下の本文抜粋で、石毛が12月23日にワンマンを行うと発表した会場はどこか答えてください。

- **本文抜粋**
**********
高らかなアンコールの声に応えて、再びステージに登場した4人。「すげえくたくたになりましたが、音楽って楽しいなと思いました!……小学生の感想文みたいですね(笑)。でも、それもみんながいるからですね」と石毛。そこから「あのね……」と重大発表モードに。「12月23日、さいたまスーパーアリーナで、一世一代のワンマンをやります!」というアナウンスに、フロア瞬間沸騰! 「間違って成功したら、超楽しいと思うよ?」と冗談めかしつつ、「俺らがKingsとかやってるのもさ……たとえばAKB48で『まゆゆがさ……』って話題になってるのと同じように『PILLS(EMPIRE)のKazatoがさ……』ってなるぐらい、ロックをポピュラーなものにしたかったんだよね。それはまだまだだこれからと思う」とか「ロックは与えられるもんじゃなくて、自分たちで作るものだよね!」とか、さらなる闘争心をカラッと剥き出しにしていく石毛。そのMCの1つ1つに、熱い歓声が広がっていく。

アンコールではタイトル未定なグランジ・ディスコ的新曲を披露した後、“Love&DISCO”でオーディエンスの情熱に再点火! 正真正銘のラスト・ナンバーは、4人からフロアへのありったけの感謝を籠めて“Drums,Basses,Guitars,Keys,And Your Love And Voice”。無垢な幸福感だけを活写したような目映いサウンドに、フロアではあちこちで肩を組んで踊り回るキッズの姿が!……最後は再びBIGMAMAの5人をステージに迎え入れて、会場丸ごと記念撮影! さいたまスーパーアリーナで見せてくれるであろう、さらにでっかい歓喜の風景が、今から楽しみで仕方がない。(高橋智樹)
**********
- **データ**
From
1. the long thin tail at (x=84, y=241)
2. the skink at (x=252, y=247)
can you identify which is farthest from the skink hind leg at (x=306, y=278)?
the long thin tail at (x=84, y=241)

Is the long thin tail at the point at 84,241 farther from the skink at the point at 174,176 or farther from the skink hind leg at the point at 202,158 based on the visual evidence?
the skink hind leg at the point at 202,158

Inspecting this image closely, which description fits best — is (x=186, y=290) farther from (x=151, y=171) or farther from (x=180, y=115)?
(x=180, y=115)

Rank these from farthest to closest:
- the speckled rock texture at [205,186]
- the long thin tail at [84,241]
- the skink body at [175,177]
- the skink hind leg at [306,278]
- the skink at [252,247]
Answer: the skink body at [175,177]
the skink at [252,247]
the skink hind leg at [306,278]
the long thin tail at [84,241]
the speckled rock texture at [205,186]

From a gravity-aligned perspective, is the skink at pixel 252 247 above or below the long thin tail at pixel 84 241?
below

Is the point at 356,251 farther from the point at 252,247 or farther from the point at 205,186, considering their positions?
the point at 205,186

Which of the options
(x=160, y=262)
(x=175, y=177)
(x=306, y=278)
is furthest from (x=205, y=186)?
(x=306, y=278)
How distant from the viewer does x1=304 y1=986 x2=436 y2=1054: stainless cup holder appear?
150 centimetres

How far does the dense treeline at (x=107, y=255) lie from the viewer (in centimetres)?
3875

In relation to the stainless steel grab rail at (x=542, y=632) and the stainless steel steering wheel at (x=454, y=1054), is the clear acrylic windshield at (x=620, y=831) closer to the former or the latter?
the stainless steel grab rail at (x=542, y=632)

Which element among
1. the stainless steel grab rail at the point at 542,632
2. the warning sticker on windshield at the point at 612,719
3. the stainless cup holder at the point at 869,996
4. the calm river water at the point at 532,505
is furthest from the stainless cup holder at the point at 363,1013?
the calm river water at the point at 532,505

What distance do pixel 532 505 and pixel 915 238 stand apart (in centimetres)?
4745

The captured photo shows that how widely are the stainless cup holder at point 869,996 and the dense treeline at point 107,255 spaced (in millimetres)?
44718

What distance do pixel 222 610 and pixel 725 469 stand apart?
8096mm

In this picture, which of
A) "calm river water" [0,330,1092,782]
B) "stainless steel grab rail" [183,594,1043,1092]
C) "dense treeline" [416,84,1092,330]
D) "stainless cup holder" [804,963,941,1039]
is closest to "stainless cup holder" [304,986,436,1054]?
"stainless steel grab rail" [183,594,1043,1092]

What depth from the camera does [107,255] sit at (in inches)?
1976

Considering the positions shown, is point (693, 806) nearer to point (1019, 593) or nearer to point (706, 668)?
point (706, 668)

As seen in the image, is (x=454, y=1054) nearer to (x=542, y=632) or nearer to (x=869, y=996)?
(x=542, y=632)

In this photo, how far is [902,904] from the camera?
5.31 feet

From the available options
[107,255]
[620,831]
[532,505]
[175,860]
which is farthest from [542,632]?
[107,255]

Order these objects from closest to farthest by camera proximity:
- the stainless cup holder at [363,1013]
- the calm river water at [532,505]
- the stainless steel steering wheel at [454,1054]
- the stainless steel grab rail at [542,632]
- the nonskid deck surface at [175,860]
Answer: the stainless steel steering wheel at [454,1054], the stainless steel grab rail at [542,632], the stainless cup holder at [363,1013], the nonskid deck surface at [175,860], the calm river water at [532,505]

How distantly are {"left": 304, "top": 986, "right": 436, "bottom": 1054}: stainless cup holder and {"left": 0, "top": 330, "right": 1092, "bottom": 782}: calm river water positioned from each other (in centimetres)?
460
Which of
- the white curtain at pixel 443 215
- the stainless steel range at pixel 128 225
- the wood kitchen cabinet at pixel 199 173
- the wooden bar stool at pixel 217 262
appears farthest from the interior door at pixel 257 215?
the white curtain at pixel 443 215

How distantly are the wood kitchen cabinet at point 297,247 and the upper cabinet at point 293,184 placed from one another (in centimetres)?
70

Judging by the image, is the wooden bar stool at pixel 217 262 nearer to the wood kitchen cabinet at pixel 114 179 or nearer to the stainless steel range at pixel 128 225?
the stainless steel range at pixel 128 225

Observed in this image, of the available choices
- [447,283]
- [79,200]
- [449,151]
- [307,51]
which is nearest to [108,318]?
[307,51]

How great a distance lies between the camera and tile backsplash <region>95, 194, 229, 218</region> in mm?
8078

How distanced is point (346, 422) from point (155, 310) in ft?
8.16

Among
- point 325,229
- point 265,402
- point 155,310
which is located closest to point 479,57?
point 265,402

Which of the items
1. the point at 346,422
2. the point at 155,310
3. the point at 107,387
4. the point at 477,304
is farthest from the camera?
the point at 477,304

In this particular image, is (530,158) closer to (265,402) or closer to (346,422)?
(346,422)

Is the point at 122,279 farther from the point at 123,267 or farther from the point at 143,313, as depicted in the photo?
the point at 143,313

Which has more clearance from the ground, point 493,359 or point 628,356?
**********
- **解答**
さいたまスーパーアリーナ